▶ Task goal: Please copy out the entries exactly, skipping any pictures.

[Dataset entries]
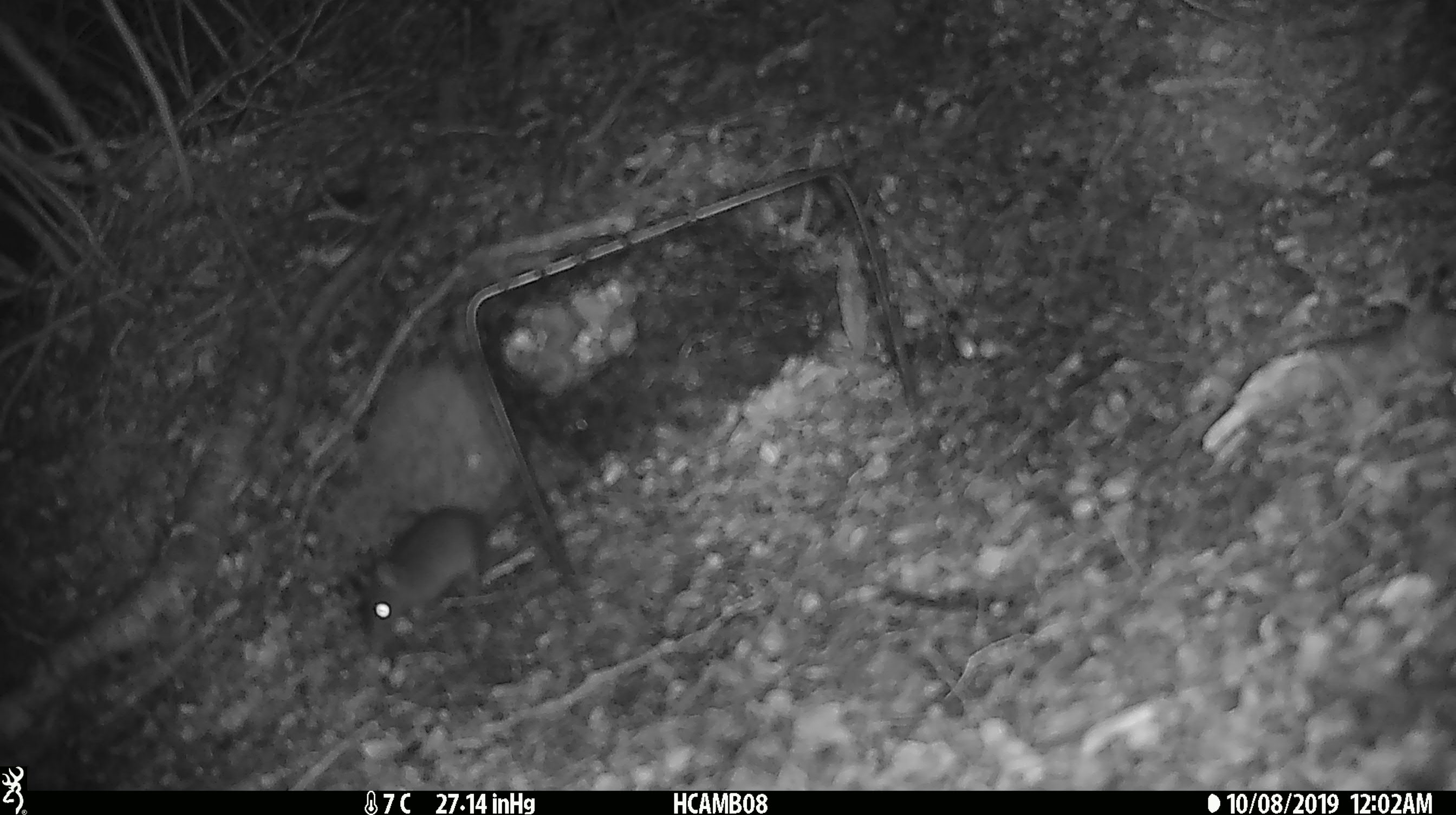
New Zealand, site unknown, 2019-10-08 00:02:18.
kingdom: Animalia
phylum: Chordata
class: Mammalia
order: Rodentia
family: Muridae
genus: Mus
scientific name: Mus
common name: mouse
Mouse (Mus).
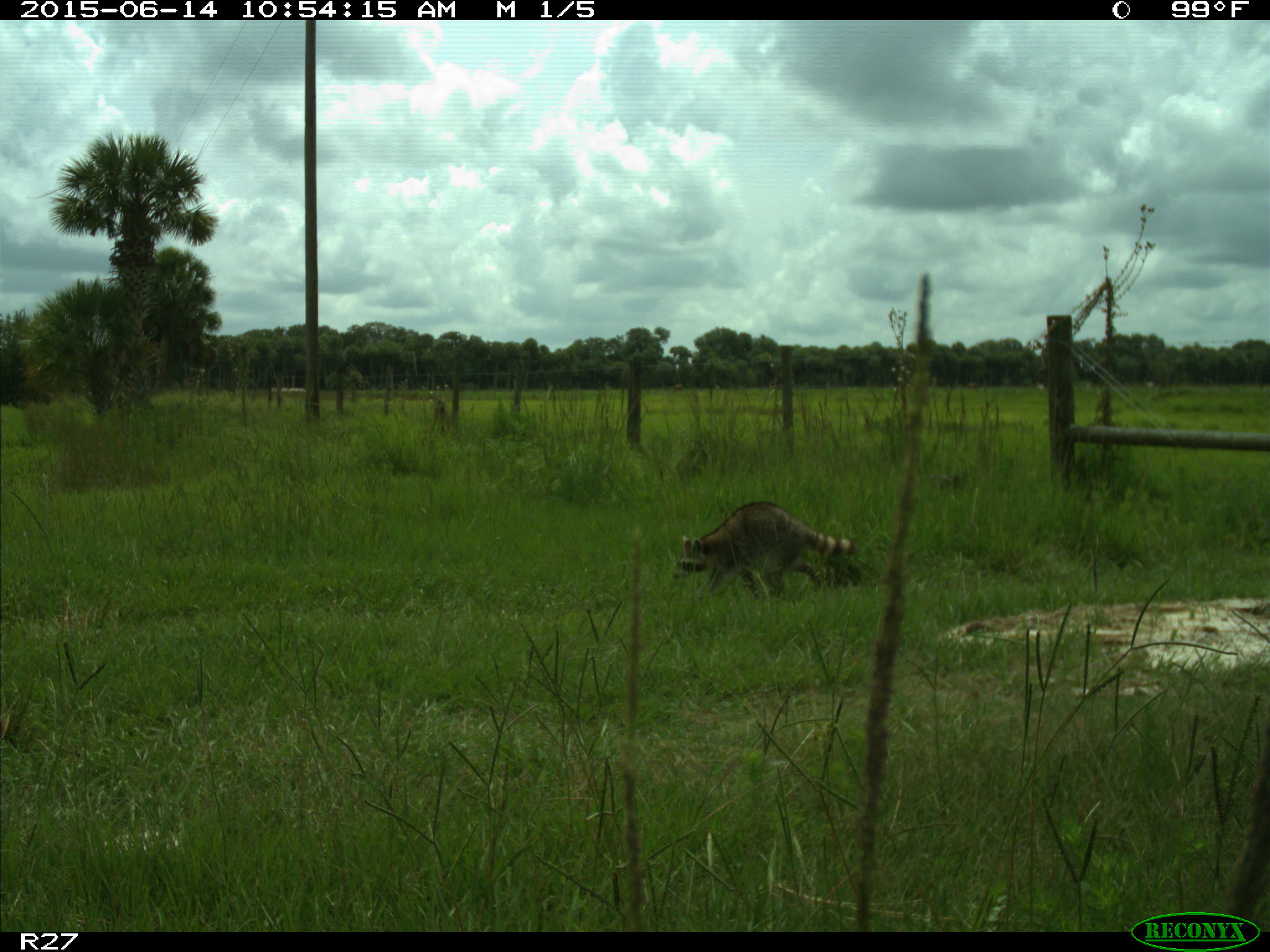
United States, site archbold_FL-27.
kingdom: Animalia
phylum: Chordata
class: Mammalia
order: Carnivora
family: Procyonidae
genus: Procyon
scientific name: Procyon lotor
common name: common raccoon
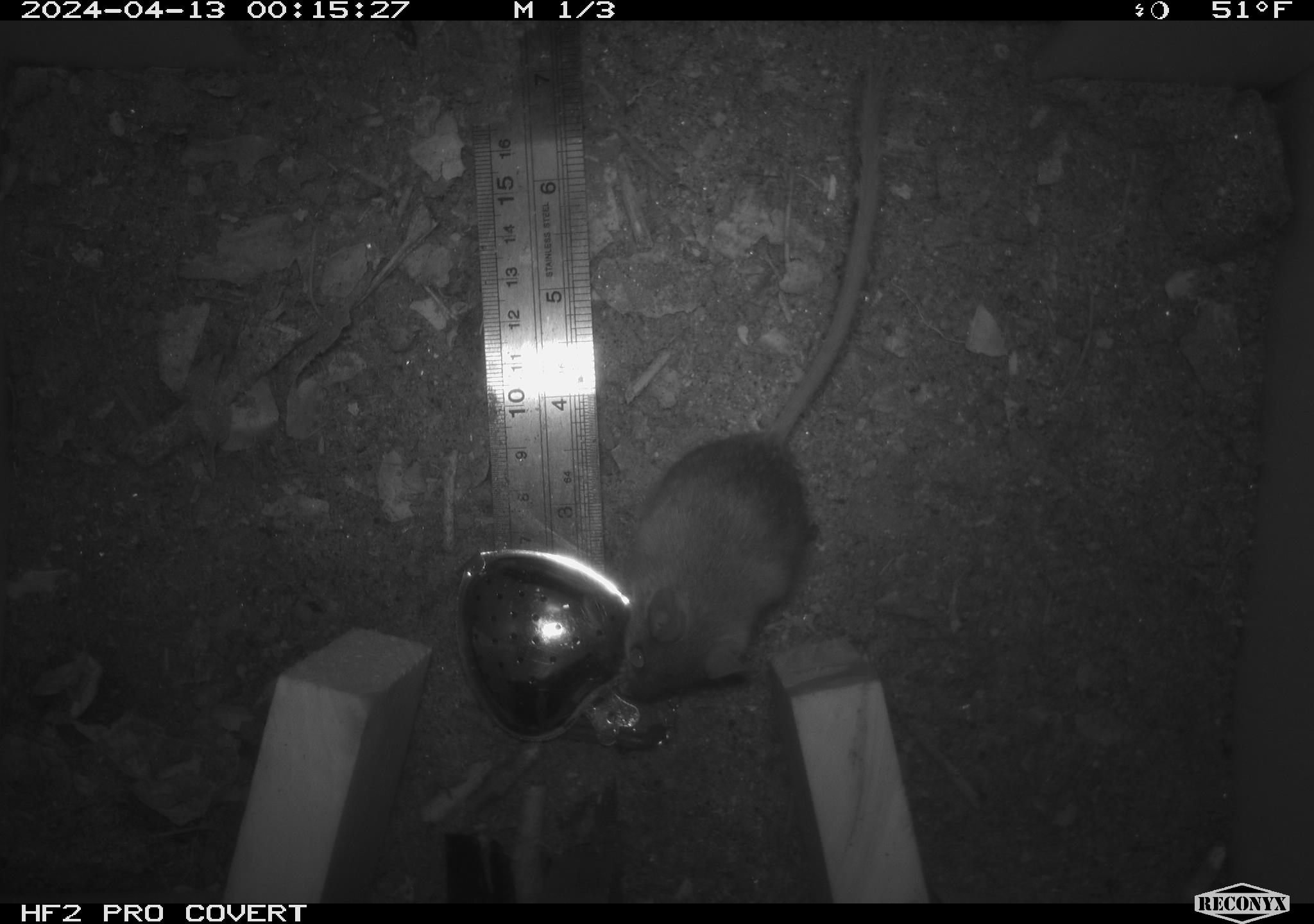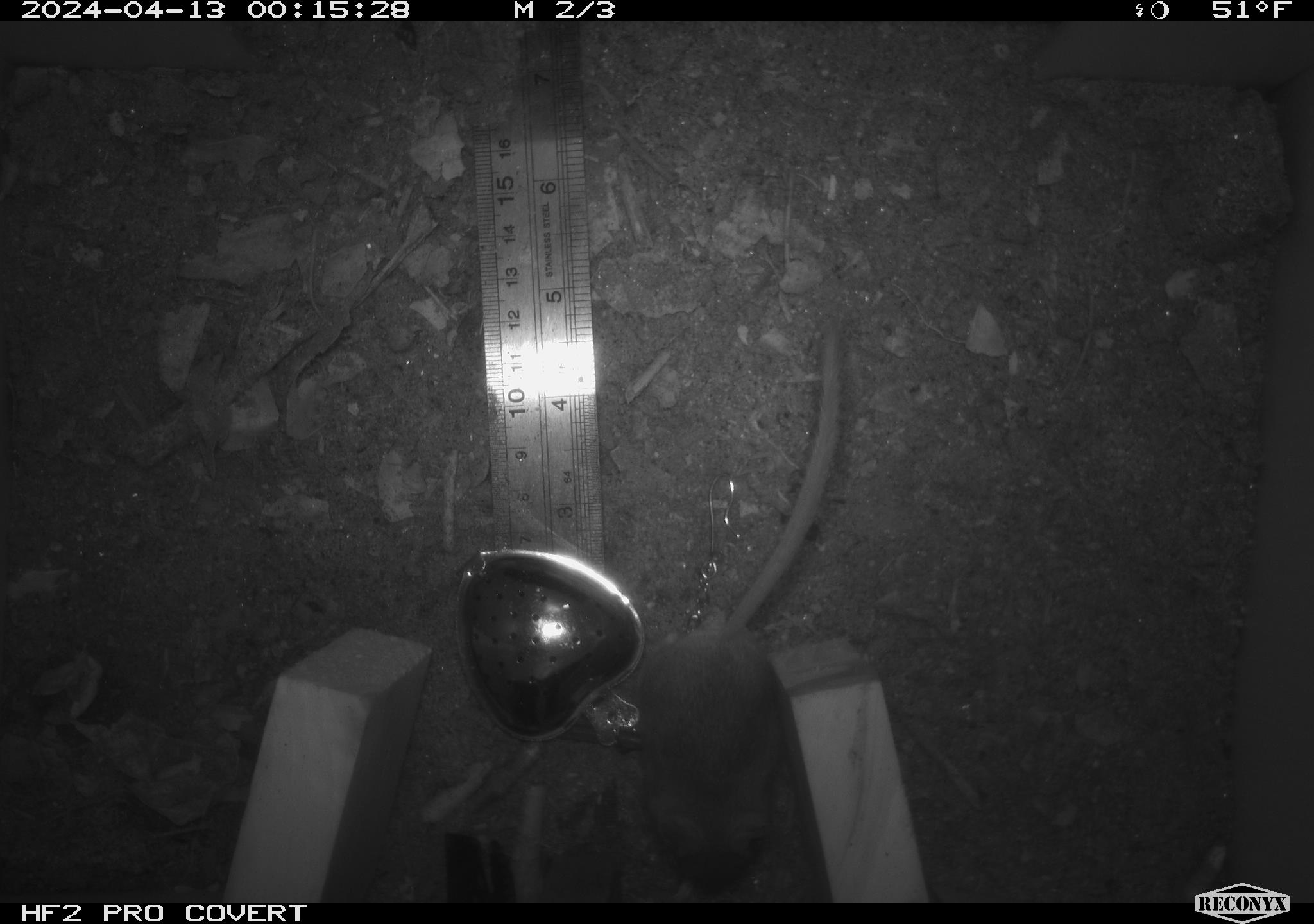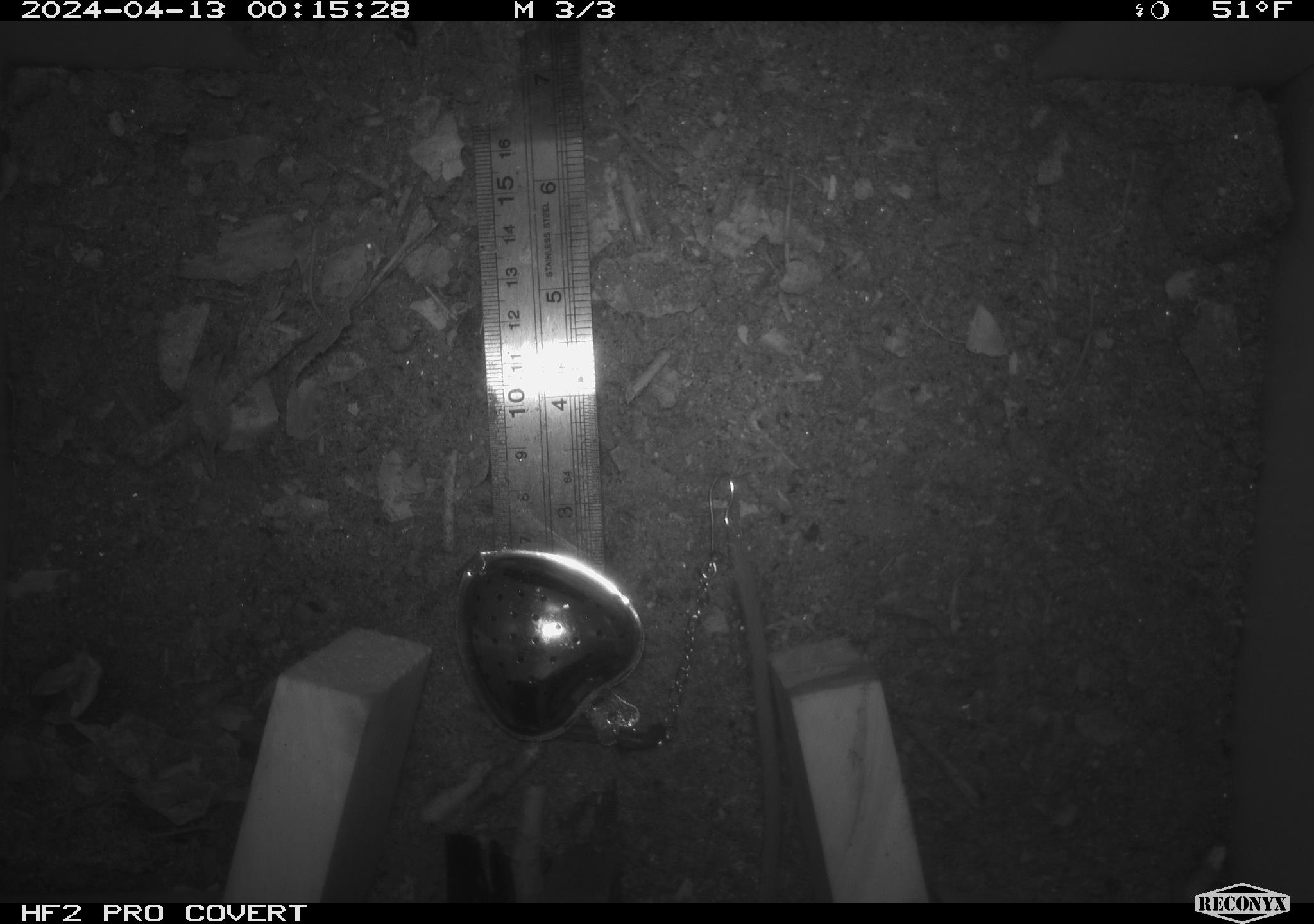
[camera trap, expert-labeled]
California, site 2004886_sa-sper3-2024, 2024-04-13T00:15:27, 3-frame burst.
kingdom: Animalia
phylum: Chordata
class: Mammalia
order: Rodentia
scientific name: Rodentia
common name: mouse species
Mouse species (Rodentia).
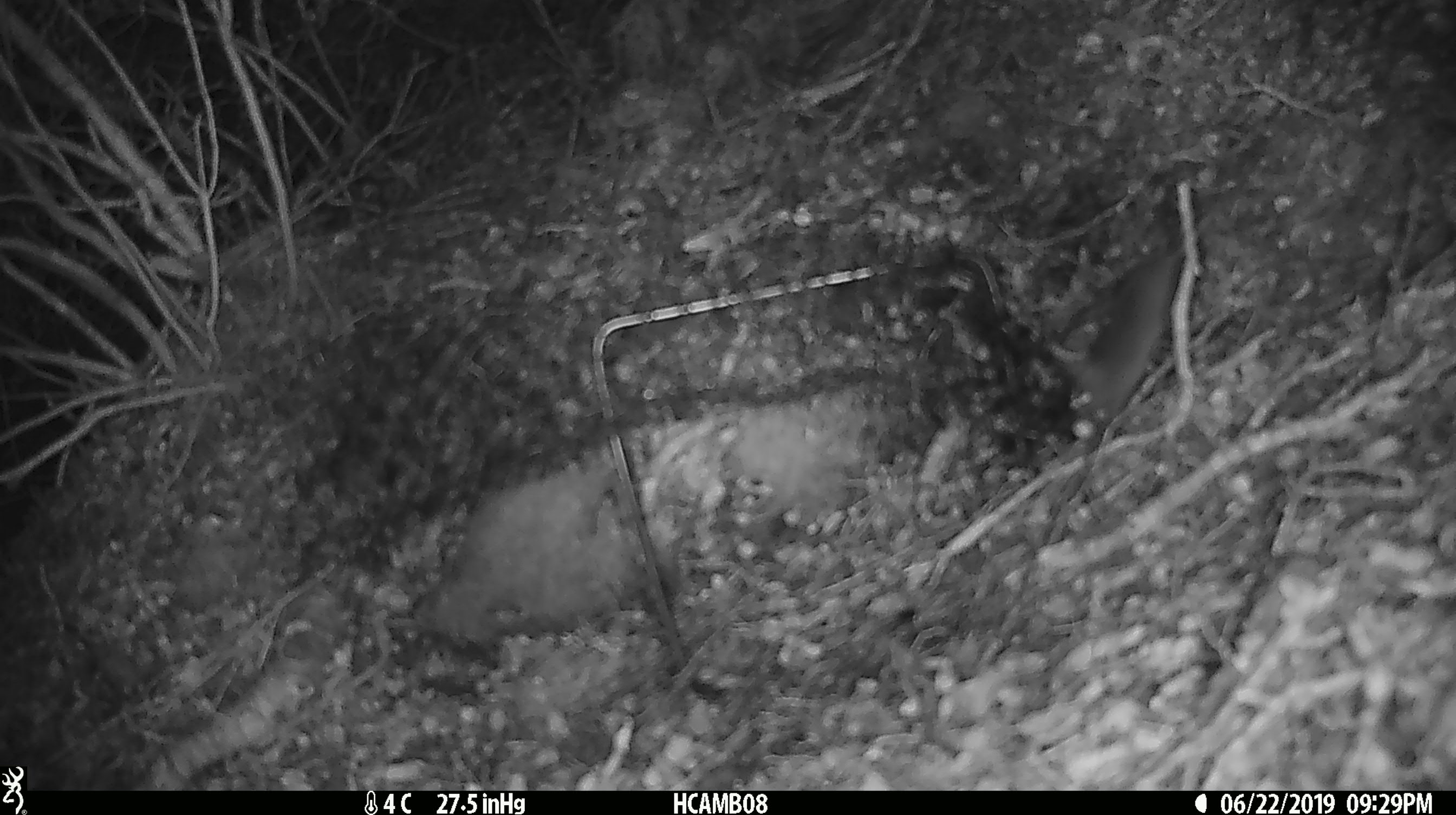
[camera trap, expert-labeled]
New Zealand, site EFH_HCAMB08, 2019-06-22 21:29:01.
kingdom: Animalia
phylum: Chordata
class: Mammalia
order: Rodentia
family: Muridae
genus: Mus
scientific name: Mus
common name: mouse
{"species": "mouse (Mus)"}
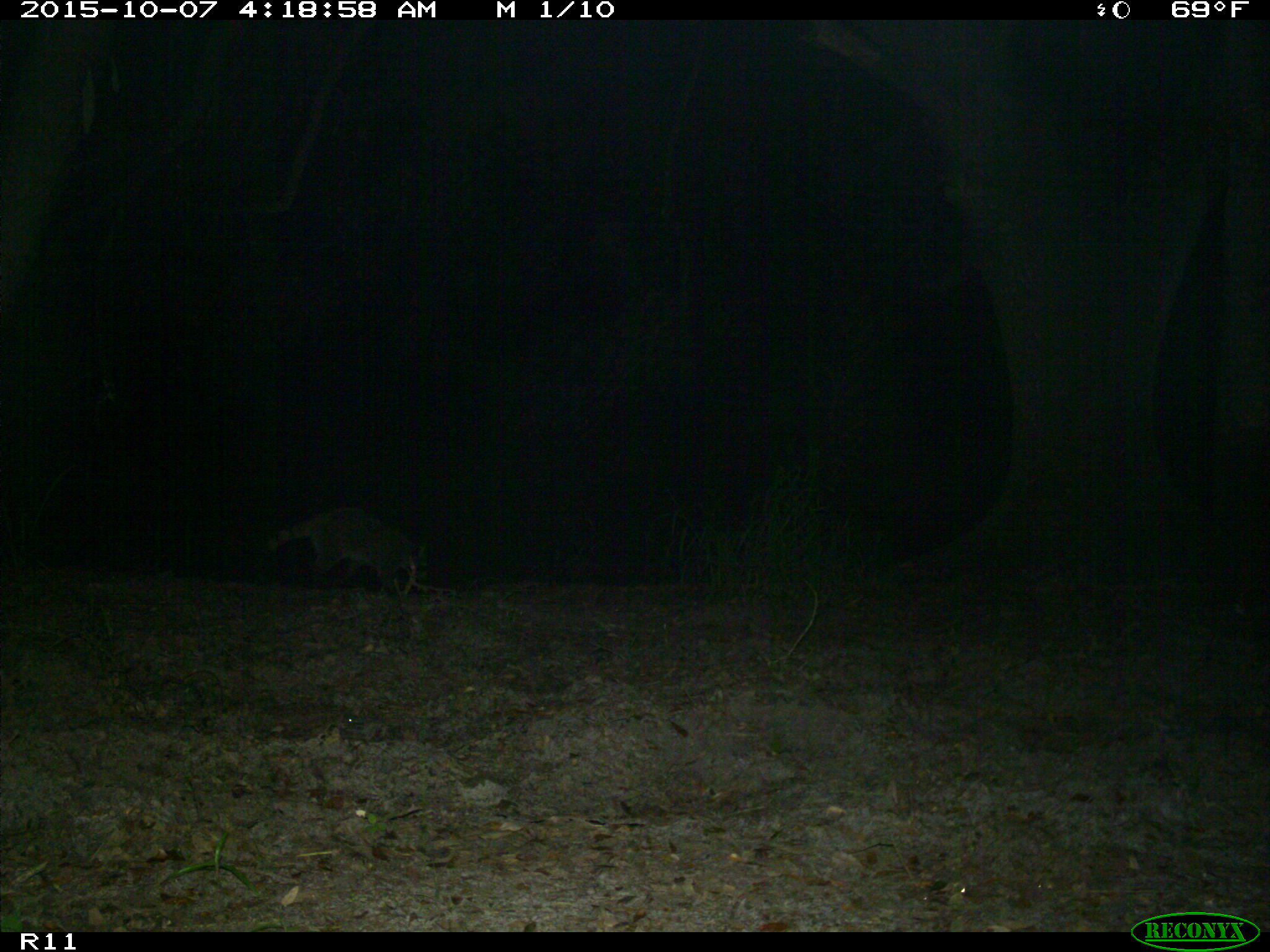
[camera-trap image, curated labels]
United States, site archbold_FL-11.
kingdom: Animalia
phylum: Chordata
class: Mammalia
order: Carnivora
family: Procyonidae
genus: Procyon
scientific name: Procyon lotor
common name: common raccoon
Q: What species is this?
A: Procyon lotor (common raccoon).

▶ Answer space:
New Zealand, site unknown, 2019-10-08 00:02:18.
kingdom: Animalia
phylum: Chordata
class: Mammalia
order: Rodentia
family: Muridae
genus: Mus
scientific name: Mus
common name: mouse
Mouse (Mus).
United States, site archbold_FL-27.
kingdom: Animalia
phylum: Chordata
class: Mammalia
order: Carnivora
family: Procyonidae
genus: Procyon
scientific name: Procyon lotor
common name: common raccoon
[camera trap, expert-labeled]
California, site 2004886_sa-sper3-2024, 2024-04-13T00:15:27, 3-frame burst.
kingdom: Animalia
phylum: Chordata
class: Mammalia
order: Rodentia
scientific name: Rodentia
common name: mouse species
Mouse species (Rodentia).
[camera trap, expert-labeled]
New Zealand, site EFH_HCAMB08, 2019-06-22 21:29:01.
kingdom: Animalia
phylum: Chordata
class: Mammalia
order: Rodentia
family: Muridae
genus: Mus
scientific name: Mus
common name: mouse
{"species": "mouse (Mus)"}
[camera-trap image, curated labels]
United States, site archbold_FL-11.
kingdom: Animalia
phylum: Chordata
class: Mammalia
order: Carnivora
family: Procyonidae
genus: Procyon
scientific name: Procyon lotor
common name: common raccoon
Q: What species is this?
A: Procyon lotor (common raccoon).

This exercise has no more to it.